NOTE: The Library of Congress site is an archived version of a very helpful site that no longer exists.  Some parts of the site may not have been archived.  If you run into a dead link, especially after you click on the name of a tribe, write down the page ranges from the Serial Set and look them up in the Schedule of Indian Cessions PDF.

  • Starting with a geographic area

Go to the U.S. Forest Service site.  Search by location.  Look at the cession map numbers on and near your location.  Go to the left side of the screen and click the little funnel icon to filter.  Enter one of those cession map numbers.  Click the table icon to "show table."  The table will give you information about the treaty that covers that cession map area.  It will give you links to the Schedule of Indian Land Cessions and a link to the full text of the treaty. 

Royce map examples

For a very comprehensive look at the history of tribes in what is now the state of Arizona, see Appendix A to the University of Arizona's report, University of Arizona Land-Grant Project: Tracking the History of Land-Grant Enrichment at the University of Arizona.  It details what the Royce maps and treaties say about tribes in Arizona with a comprehensive timeline for each.  

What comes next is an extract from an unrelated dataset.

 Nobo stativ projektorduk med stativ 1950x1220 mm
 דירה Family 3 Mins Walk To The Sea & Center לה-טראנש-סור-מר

You could start with the treaty with the Six Nations of New York signed on October 22, 1784.  Looking it up by date on the Library of Congress site brings you to this page.  Here are the two corresponding pages from the Schedule of Indian Land Cessions:

Reading the column headings from left to right, this table tells you the date on which the treaty was concluded, where it was signed, a citation to the treaty that will allow you to find the full treaty text, the name of the tribe or tribes that signed the treaty with the United States, a brief description of what the treaty did, an exhaustive description of the land, designations to help you use the Royce maps: a Royce map number and the state in which the territory is found.  Thus, the first entry that we read in this schedule is a treaty between the Six Nations of New York and the US in 1784.  It then mentions Royce map number 1 and says it was in Pennsylvania.  If you go to the Royce Map Images site and bring up Pennsylvania, you'll see a green area on the map marked with the number 1.  That area shows you what the description of the land in the treaty looks like on an actual map:

 

The Schedule of Indian Cessions also mentions the state of New York and refers simply to a dotted black line rather than a number.  We can see on the map of Pennsylvania that there is a great line extending north from the northwest corner of the state right around Lake Erie.  If we pull up the map for New York on the Royce Maps by State site, we see this map:

Note the dotted black line right around the town of Little Valley, New York.  If you zoom in (and the version of this image on the Royce Maps by State site is much bigger), you see that it reads "West Boundary of the Six Nations as defined by state of N.Y. by treaties of October 22, 1784 and January 9, 1789 with the United States."